Vinicius Linné
Eu sou uma pergunta cuja resposta não me compreende. Está morta.
O que eu sou não mora em mim, dorme do lado de fora. Algumas noites aprecia a lua, em outras manda ao inferno aquelas estrelas. O que eu sou é Barroco e contraditório, portanto não cabe nas formas perfeitas. O que eu sou não pode ser dito, é segredo de confissão, um dos tantos que a vida não disse. Jamais ousaria. Eu sou minha letra e tenho teu nome.

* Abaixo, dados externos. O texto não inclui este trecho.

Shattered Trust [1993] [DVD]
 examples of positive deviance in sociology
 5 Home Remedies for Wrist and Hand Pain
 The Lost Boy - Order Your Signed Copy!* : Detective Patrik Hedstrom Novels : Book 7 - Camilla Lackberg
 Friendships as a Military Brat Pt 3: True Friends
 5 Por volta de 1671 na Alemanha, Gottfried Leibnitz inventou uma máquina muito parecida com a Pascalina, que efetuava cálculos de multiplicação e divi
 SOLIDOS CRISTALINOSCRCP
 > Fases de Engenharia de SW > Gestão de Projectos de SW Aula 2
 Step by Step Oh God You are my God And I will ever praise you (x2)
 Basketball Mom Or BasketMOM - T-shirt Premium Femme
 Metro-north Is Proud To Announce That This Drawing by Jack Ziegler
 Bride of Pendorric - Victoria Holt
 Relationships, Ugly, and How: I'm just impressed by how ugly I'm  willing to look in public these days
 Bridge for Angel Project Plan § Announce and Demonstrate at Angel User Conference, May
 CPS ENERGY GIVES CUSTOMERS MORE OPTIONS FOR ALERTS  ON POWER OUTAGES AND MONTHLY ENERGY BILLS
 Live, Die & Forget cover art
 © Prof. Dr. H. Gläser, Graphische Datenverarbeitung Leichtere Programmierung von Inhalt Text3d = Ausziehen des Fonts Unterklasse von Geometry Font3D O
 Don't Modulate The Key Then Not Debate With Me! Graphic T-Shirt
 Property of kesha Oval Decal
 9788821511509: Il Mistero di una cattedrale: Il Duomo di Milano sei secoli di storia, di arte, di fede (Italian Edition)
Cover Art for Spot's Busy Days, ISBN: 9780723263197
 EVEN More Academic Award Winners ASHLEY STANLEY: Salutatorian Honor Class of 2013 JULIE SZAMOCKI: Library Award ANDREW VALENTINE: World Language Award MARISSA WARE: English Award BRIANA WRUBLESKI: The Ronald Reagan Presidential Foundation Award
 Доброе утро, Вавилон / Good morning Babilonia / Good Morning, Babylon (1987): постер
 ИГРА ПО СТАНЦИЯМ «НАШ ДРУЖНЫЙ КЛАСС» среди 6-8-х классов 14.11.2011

O que eu sou é reflexo nas sombras. É como um olhar de mudez incomparável, como balaustra de liquidez impenetrável.
O que eu sou é um cristal e estou quebrado. Eu sou as faces múltiplas de um espelho, ninguém sabe em quem me reflito. Não posso ser explicado, só sentido. O sentido foge também a quem toca e não sente.
Ninguém sabe o quanto existo e o quanto finjo. Há muitas formas de existir e todas elas têm um palco. Palmas, enquanto as máscaras permanecem rijas.
O que eu sou é inexplicável e incoerente. Como um céu no chão do abismo, um calabouço que dá ao nada e uma porta que não tem chave.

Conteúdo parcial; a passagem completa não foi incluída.